Dear GTM Strategist!
In my career, I had to learn about some really hard-to-understand technical fields.
Smart grids, traceability with blockchain, dRAGs and RAGs, autonomous driving vehicles, cooling systems for computers, injection molding, pharmaceutical compliance, cloud vs. on-prem system engineering, data interoperability spines, and open information exchange protocols in healthcare, and we just onboarded a new client in the forensic source science space - I think you got the picture.
How did I (Business School Grad, lover of art history and canine sports) manage to grasp the essence of these massively complex fields?
You guessed it, I did whatever it took.
I understood that my ability to do well would be compromised if I “don’t get what the company does”.
I spent hundreds of hours decoding whitepapers, listening to sales calls, attending courses and trainings, conducting lots of research, and, if I was lucky, making friends with a technical person or a product manager who was kind and patient enough to mentor me or at least answer my questions.
Domain knowledge can be challenging to grasp, especially for individuals working in marketing, sales, and growth who lack technical training or prior exposure to the field.
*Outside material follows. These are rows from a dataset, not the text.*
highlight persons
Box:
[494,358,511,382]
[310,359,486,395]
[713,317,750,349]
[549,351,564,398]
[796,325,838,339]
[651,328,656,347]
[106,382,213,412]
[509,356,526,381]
However, it is necessary. Domain knowledge is mission-critical to craft effective messaging, copy, sales, and marketing materials.
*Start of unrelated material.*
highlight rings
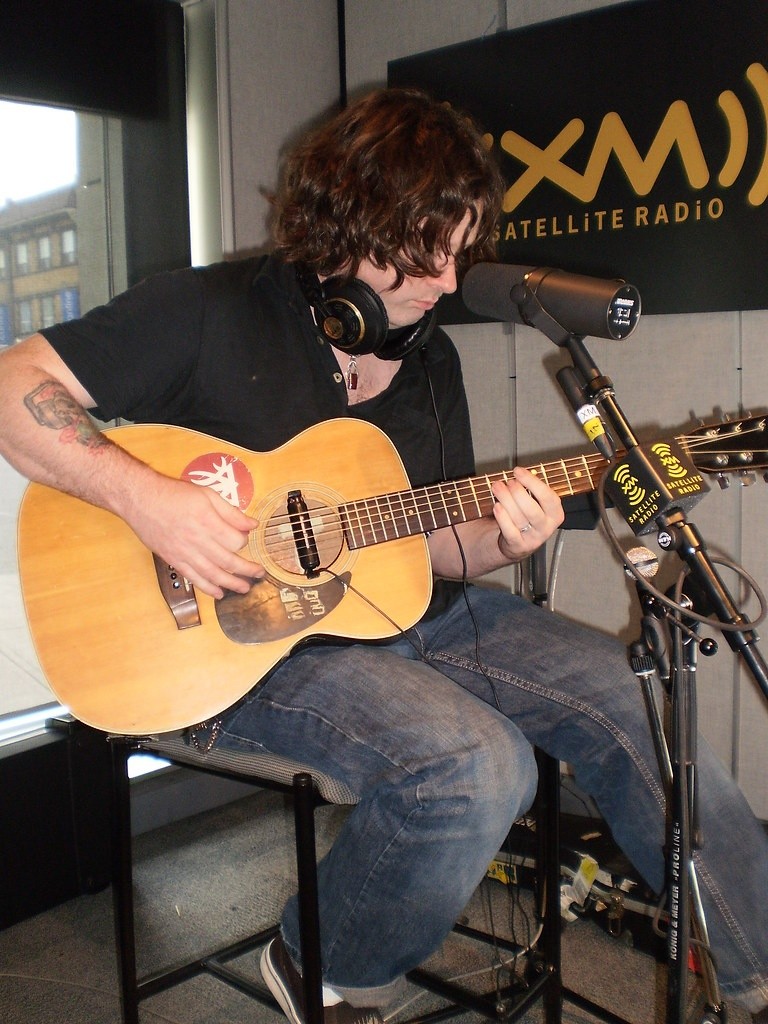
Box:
[519,522,533,534]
In my experience, it takes an average marketer 3-6 months to grasp the field they are working in. That is approximately $15-30K investment for a company by still risking that this person will not stay or do well - that is a gamble.
Worse, I have met marketers and sales operators who were working 3-5 years in companies without understanding what the company does or meeting a single client in person, and that scares the s*** out of me.
Do people simply not bother to learn what they are working on, or are we as an organization extremely ineffective in providing them with accessibility, guidance, and motivation to learn?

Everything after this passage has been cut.